# Thread: Finding two numbers using their difference and their percentages of their sum

1. ## Finding two numbers using their difference and their percentages of their sum

I know I've studied this before, but for whatever reason I can't figure it out. I want to find two positive numbers. What I know is the difference between them and the percentages of their sum that they represent. I've been tinkering around and I came up with a formula that finds some relation, but doesn't get me to solve for those two numbers. Here's what I've been toying around with:

H = D + S(1 - P)

Where:
H = the higher number
D = the difference of the two numbers
S = the sum of the two numbers
P = the higher number's percentage of the sum of the two numbers

I feel like I'm on the wrong track by going about it this way, but what I've been trying to do with this is get all possible D's and P's on one side and H's and S's on the other. I can't seem to make that happen without creating duplicate variables that I can't formulate out.
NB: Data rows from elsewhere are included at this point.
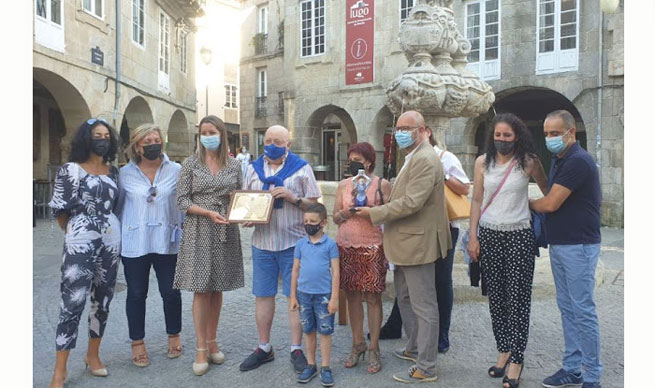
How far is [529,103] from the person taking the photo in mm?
18797

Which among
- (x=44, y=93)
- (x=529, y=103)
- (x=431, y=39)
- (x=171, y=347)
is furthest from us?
(x=529, y=103)

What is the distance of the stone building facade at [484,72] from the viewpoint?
13742 millimetres

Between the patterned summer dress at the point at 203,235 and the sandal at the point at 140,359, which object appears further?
the sandal at the point at 140,359

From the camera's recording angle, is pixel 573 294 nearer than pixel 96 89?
Yes

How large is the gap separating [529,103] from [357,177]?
1632 cm

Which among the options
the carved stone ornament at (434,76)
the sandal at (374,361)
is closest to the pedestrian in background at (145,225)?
the sandal at (374,361)

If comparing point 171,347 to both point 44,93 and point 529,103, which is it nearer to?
point 44,93

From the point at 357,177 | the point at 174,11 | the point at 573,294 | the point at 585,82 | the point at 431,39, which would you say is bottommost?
the point at 573,294

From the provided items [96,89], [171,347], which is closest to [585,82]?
[96,89]

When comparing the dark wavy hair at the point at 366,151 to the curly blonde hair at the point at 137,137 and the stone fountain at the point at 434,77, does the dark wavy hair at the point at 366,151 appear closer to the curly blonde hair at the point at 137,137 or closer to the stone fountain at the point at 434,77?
the curly blonde hair at the point at 137,137

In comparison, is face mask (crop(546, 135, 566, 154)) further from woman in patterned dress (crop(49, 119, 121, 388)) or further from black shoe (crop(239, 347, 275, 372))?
woman in patterned dress (crop(49, 119, 121, 388))

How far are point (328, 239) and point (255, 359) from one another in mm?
1068

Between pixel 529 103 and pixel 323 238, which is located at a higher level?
pixel 529 103

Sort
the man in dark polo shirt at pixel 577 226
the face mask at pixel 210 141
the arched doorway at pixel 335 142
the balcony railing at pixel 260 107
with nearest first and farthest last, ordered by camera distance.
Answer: the man in dark polo shirt at pixel 577 226 → the face mask at pixel 210 141 → the arched doorway at pixel 335 142 → the balcony railing at pixel 260 107
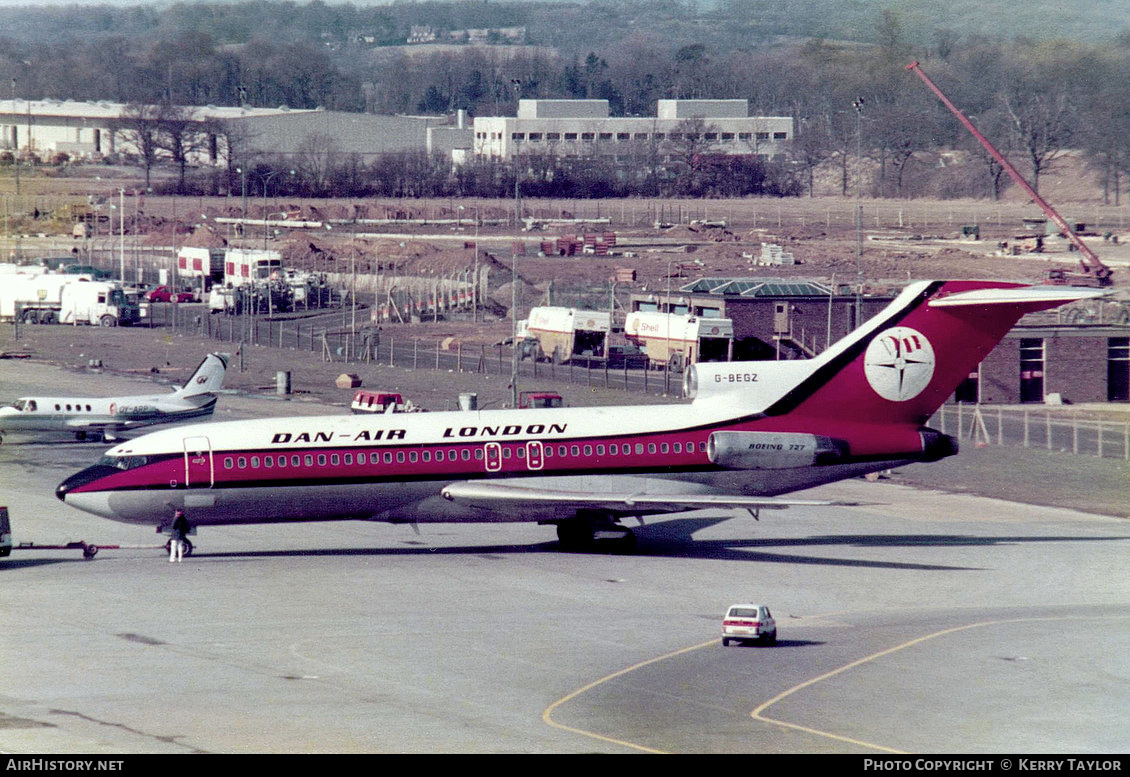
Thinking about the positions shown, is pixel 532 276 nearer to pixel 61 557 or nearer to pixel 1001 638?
pixel 61 557

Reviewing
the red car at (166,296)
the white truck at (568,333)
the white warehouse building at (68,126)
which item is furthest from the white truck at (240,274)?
the white truck at (568,333)

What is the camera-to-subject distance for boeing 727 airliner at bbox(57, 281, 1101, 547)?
43.2 m

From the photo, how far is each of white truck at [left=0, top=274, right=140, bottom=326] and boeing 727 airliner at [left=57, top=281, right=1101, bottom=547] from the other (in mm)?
81936

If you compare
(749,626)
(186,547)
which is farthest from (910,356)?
(186,547)

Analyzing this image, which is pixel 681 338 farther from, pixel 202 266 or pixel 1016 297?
pixel 202 266

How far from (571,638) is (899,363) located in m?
17.1

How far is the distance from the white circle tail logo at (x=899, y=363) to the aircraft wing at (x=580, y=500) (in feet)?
15.7

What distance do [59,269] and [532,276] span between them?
143 feet

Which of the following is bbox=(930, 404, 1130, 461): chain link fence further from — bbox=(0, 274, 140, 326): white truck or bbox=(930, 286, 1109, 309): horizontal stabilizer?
bbox=(0, 274, 140, 326): white truck

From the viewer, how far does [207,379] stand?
68.5m

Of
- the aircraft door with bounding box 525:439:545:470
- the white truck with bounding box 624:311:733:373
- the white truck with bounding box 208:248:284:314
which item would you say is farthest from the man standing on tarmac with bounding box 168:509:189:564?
the white truck with bounding box 208:248:284:314

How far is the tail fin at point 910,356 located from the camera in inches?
1799

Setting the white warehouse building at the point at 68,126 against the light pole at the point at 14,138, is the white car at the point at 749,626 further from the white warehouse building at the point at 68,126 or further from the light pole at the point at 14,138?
the white warehouse building at the point at 68,126
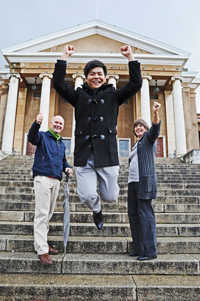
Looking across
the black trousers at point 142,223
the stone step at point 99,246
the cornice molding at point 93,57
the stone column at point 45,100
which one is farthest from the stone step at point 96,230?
the cornice molding at point 93,57

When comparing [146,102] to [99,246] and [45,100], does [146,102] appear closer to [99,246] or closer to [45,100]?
[45,100]

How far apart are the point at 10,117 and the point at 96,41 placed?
9.90 m

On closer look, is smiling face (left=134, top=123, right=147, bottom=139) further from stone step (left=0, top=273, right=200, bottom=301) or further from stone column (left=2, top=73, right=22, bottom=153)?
stone column (left=2, top=73, right=22, bottom=153)

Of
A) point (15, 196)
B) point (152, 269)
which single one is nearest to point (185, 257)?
point (152, 269)

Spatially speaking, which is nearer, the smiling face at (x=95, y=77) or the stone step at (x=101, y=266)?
the smiling face at (x=95, y=77)

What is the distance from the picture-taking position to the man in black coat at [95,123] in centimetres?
265

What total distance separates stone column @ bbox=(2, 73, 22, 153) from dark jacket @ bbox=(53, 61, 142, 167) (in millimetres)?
16580

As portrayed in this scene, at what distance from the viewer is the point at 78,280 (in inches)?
107

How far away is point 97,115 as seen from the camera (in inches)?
106

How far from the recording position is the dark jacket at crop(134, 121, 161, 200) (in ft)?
10.5

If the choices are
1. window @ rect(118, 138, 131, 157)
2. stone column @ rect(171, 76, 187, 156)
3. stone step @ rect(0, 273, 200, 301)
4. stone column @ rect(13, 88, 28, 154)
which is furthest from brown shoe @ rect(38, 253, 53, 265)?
window @ rect(118, 138, 131, 157)

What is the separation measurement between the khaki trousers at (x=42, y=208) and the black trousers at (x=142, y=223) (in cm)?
113

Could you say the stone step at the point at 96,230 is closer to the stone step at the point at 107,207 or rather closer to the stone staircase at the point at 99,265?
the stone staircase at the point at 99,265

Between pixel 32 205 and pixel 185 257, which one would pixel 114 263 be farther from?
pixel 32 205
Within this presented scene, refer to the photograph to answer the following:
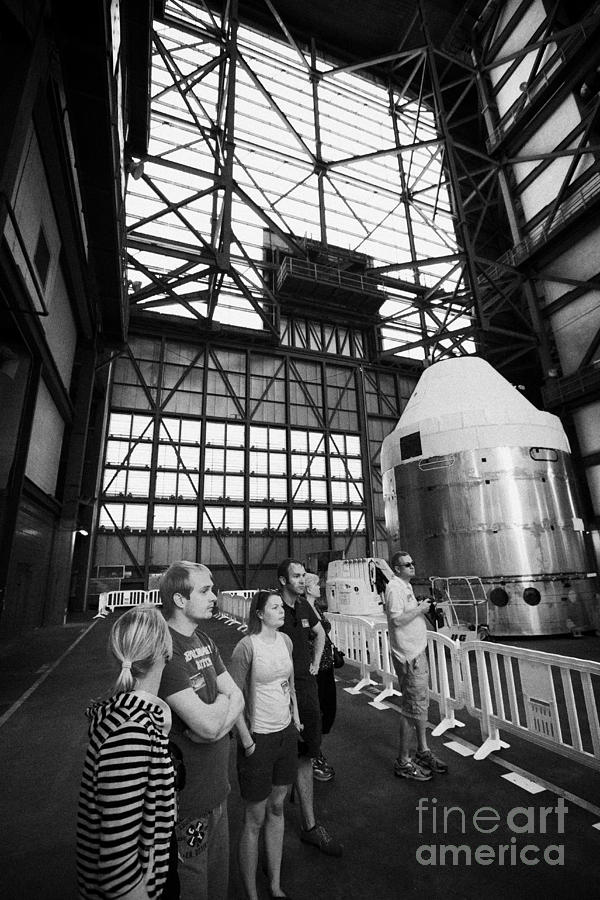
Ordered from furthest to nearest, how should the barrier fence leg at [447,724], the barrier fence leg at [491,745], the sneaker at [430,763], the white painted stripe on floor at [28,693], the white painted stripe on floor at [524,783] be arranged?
the white painted stripe on floor at [28,693] → the barrier fence leg at [447,724] → the barrier fence leg at [491,745] → the sneaker at [430,763] → the white painted stripe on floor at [524,783]

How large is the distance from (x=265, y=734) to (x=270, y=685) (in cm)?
28

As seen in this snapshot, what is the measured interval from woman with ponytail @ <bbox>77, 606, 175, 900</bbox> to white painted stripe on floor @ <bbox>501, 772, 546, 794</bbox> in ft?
12.2

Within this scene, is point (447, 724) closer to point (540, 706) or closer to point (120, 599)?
point (540, 706)

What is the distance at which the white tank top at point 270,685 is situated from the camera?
2863mm

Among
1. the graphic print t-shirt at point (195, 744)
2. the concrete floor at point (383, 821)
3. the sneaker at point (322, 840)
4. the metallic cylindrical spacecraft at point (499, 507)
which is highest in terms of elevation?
the metallic cylindrical spacecraft at point (499, 507)

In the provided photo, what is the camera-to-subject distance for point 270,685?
2947 mm

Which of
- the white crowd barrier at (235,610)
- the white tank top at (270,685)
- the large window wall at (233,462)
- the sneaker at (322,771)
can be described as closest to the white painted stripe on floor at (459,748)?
the sneaker at (322,771)

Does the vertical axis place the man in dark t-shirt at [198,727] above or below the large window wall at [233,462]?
below

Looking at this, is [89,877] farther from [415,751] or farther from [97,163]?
[97,163]

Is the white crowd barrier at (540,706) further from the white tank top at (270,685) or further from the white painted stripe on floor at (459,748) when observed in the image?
the white tank top at (270,685)

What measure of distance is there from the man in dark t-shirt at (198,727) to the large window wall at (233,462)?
21789mm

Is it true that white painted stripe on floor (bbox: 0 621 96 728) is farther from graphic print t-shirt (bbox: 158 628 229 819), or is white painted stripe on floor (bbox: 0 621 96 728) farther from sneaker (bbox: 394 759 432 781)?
graphic print t-shirt (bbox: 158 628 229 819)

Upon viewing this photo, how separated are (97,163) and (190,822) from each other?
1430 cm

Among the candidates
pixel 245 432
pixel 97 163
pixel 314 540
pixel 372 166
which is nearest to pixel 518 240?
pixel 372 166
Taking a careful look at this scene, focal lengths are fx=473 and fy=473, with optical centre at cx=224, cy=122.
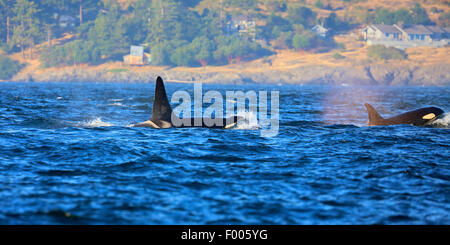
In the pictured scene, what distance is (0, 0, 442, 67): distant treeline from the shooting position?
129500 mm

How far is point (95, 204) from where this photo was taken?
8.34m

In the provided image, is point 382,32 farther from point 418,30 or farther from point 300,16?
point 300,16

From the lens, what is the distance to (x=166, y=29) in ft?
459

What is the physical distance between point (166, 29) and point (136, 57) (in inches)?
609

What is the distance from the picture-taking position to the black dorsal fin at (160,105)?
1693 centimetres

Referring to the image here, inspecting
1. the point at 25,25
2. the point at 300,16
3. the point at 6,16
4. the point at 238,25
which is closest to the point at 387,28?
the point at 300,16

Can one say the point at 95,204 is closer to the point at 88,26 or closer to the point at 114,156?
the point at 114,156

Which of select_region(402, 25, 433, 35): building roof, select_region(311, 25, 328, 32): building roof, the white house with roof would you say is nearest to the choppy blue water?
the white house with roof

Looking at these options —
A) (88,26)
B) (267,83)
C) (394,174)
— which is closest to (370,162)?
(394,174)

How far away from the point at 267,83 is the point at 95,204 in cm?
10764

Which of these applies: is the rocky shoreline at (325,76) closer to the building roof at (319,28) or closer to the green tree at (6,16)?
the building roof at (319,28)

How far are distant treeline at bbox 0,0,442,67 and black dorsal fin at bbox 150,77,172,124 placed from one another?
361 feet

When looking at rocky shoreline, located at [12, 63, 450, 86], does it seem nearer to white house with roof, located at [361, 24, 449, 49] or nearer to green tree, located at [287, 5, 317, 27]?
white house with roof, located at [361, 24, 449, 49]
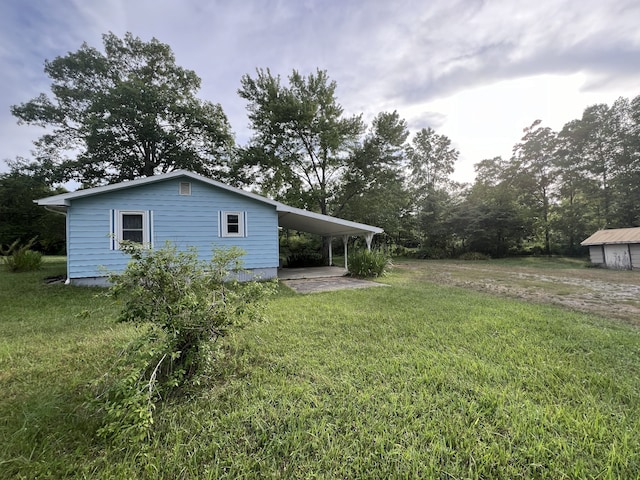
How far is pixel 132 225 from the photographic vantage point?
7641 mm

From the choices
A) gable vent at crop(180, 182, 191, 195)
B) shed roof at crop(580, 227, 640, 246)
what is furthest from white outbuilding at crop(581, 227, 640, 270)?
gable vent at crop(180, 182, 191, 195)

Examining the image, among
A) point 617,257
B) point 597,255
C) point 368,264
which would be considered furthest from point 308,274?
point 597,255

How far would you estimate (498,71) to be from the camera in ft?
21.5

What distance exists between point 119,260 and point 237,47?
23.0ft

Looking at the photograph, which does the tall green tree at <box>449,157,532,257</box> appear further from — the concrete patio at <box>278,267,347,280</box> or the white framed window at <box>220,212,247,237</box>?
the white framed window at <box>220,212,247,237</box>

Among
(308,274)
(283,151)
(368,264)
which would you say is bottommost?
(308,274)

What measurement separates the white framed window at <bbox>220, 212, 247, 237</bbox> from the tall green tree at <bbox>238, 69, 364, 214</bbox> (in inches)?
315

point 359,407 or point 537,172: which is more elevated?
point 537,172

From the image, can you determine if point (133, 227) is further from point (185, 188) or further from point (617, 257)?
point (617, 257)

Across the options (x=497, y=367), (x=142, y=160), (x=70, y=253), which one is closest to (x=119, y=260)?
(x=70, y=253)

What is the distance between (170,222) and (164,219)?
7.3 inches

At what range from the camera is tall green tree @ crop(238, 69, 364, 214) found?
642 inches

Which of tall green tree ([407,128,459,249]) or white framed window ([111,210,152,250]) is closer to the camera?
white framed window ([111,210,152,250])

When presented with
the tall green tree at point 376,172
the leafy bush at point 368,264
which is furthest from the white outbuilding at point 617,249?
the leafy bush at point 368,264
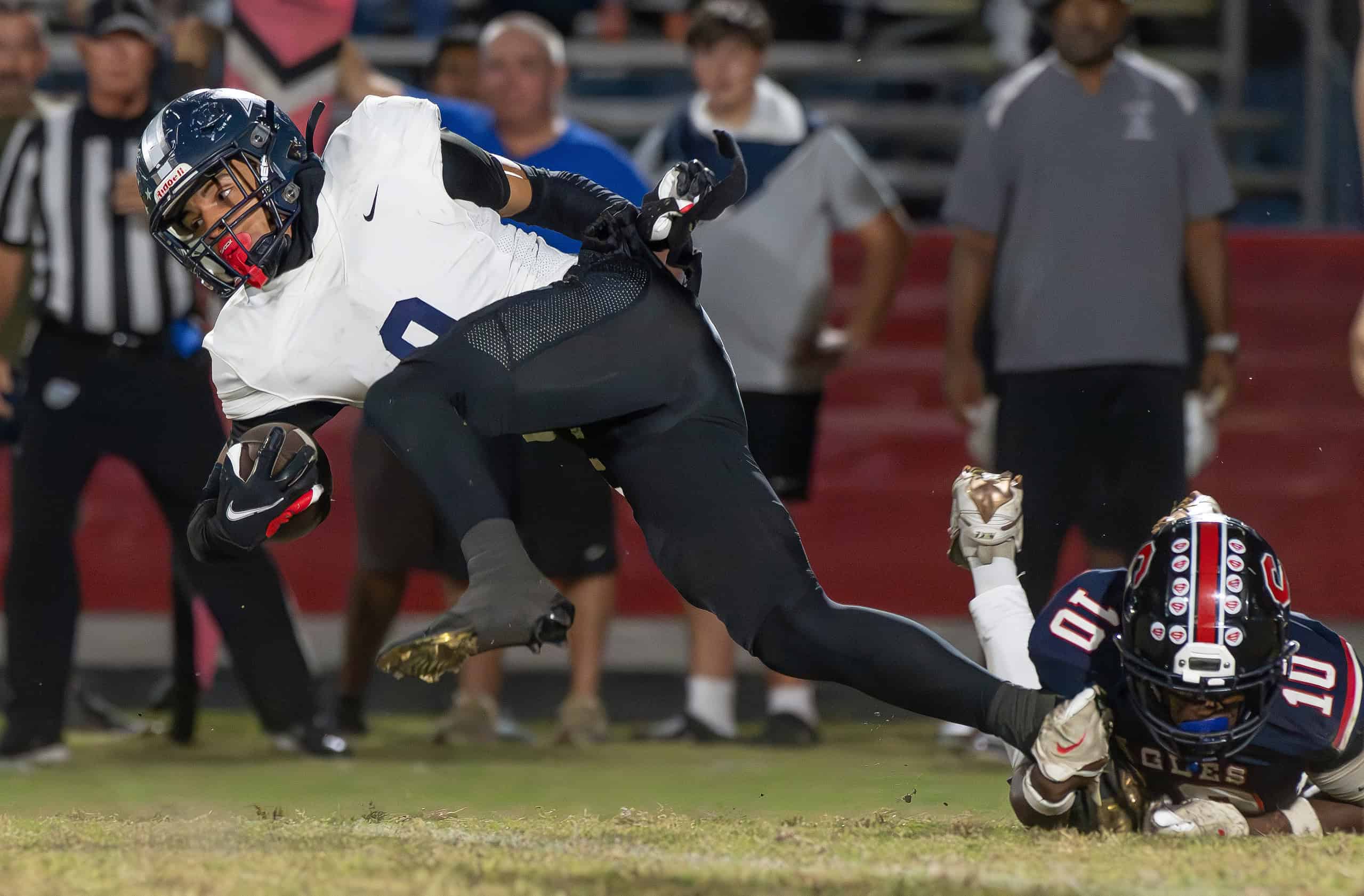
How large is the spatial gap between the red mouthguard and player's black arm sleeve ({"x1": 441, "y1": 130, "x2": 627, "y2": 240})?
0.34 meters

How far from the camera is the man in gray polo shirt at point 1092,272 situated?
473 cm

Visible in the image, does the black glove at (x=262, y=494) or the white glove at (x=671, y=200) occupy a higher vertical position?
the white glove at (x=671, y=200)

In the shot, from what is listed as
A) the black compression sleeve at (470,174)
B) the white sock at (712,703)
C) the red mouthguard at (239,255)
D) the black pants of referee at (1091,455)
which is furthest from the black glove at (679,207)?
the white sock at (712,703)

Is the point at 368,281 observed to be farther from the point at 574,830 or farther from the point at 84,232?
the point at 84,232

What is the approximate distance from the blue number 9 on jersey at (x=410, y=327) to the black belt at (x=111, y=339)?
2.04 meters

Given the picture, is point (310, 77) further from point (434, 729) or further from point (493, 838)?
point (493, 838)

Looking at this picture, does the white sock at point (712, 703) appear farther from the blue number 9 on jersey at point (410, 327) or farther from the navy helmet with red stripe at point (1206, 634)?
the blue number 9 on jersey at point (410, 327)

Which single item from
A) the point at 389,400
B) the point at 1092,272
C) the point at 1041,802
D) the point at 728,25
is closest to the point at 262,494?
the point at 389,400

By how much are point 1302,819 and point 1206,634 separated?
19.1 inches

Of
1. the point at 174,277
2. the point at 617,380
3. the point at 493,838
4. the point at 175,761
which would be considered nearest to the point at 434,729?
the point at 175,761

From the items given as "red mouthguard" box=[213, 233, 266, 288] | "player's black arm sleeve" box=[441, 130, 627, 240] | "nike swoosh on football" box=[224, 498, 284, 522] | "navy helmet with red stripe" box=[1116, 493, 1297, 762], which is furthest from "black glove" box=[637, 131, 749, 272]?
"navy helmet with red stripe" box=[1116, 493, 1297, 762]

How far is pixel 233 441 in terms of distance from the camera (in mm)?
3174

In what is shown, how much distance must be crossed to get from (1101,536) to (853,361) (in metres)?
1.72

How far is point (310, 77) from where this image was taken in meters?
5.46
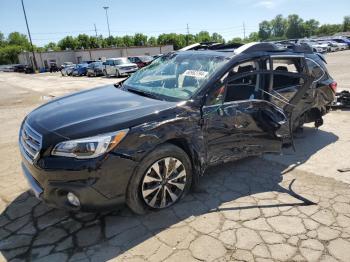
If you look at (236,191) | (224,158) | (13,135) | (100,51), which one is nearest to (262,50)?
(224,158)

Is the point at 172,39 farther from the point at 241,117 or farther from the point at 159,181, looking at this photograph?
the point at 159,181

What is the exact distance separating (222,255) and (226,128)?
153 cm

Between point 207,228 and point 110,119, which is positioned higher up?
point 110,119

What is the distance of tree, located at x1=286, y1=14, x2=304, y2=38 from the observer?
131375 mm

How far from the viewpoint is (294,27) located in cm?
13500

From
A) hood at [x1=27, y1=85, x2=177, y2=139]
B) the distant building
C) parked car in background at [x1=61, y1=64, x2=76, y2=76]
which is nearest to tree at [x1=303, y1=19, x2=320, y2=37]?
the distant building

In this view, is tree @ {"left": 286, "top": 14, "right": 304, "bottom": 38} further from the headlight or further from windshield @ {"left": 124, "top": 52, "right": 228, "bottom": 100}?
the headlight

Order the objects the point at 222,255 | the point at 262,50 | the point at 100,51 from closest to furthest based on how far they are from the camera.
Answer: the point at 222,255
the point at 262,50
the point at 100,51

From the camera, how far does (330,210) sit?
3520mm

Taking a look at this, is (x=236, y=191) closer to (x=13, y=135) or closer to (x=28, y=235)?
(x=28, y=235)

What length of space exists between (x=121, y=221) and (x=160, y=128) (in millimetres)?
1078

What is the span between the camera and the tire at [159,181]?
3.21 metres

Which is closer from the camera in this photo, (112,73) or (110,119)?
(110,119)

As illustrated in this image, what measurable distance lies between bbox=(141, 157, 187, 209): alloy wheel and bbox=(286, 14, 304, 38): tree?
139621 mm
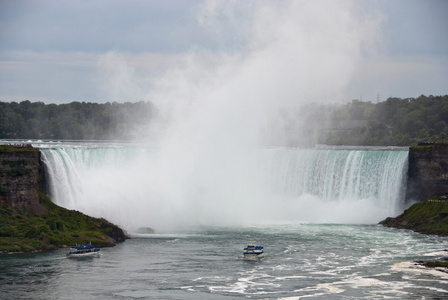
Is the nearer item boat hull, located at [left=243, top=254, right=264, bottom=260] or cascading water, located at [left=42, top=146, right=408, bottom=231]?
boat hull, located at [left=243, top=254, right=264, bottom=260]

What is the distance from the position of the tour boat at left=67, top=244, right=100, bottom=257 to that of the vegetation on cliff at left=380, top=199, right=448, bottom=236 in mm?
32634

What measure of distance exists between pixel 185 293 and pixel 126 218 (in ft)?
110

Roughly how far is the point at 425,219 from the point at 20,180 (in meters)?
39.3

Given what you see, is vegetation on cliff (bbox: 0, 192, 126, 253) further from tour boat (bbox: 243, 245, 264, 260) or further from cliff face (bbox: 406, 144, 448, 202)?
cliff face (bbox: 406, 144, 448, 202)

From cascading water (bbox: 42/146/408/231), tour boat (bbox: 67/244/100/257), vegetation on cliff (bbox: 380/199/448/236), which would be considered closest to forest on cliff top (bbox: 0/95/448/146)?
cascading water (bbox: 42/146/408/231)

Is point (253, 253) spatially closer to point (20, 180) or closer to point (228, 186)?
point (20, 180)

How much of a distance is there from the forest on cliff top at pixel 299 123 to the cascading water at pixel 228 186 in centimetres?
2469

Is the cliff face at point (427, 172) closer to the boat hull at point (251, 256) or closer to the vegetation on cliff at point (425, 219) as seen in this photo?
the vegetation on cliff at point (425, 219)

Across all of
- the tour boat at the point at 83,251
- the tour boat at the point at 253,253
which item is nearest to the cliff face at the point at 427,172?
the tour boat at the point at 253,253

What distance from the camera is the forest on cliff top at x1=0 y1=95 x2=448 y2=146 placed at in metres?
142

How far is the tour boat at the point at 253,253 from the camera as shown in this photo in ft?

I start going all over the place like this:

H = D + S(1 - P)
H - D = S(1 - P)
(H - D)/(1 - P) = S
(H - D)/S = 1 - P
H/S - D/S = 1 - P
H/S = (1 - P) + D/S (has H and S on one side, but duplicates S on the other)

Like I said, I'm probably going about this all wrong, but I would like a start in the right direction.

2. let the two numbers be $\displaystyle x$ and $\displaystyle y$ such that $\displaystyle x > y$

first, you know the difference ... $\displaystyle d = x - y$

second, you know the percentage the higher number is of the sum ... $\displaystyle p = \frac{x}{x+y}$ , where $\displaystyle p$ is the percentage represented as a decimal.

solve for $\displaystyle y$ in the difference equation ... $\displaystyle y = x - d$

substitute $\displaystyle (x - d)$ into the percentage equation for $\displaystyle y$ ...

$\displaystyle p = \frac{x}{x+(x-d)} = \frac{x}{2x-d}$

solve for $\displaystyle x$ ...

$\displaystyle p(2x-d) = x$

$\displaystyle 2px - pd = x$

$\displaystyle 2px - x = pd$

$\displaystyle x(2p - 1) = pd$

$\displaystyle x = \frac{pd}{2p-1}$

use $\displaystyle y = x - d$ to determine $\displaystyle y$

3. Of course! Differences, sums, and percentages are just representations of math problems one step deeper. I should have known. And knowing x gives me y. Thank you!

4. Originally Posted by Khavanon
Of course! Differences, sums, and percentages are just representations of math problems one step deeper. I should have known. And knowing x gives me y.
Yep. You have to find H (high number) and L (low number).
You're given D (difference) and P (percentage of H to sum)

H = PD / (2P - 1)
L = H - D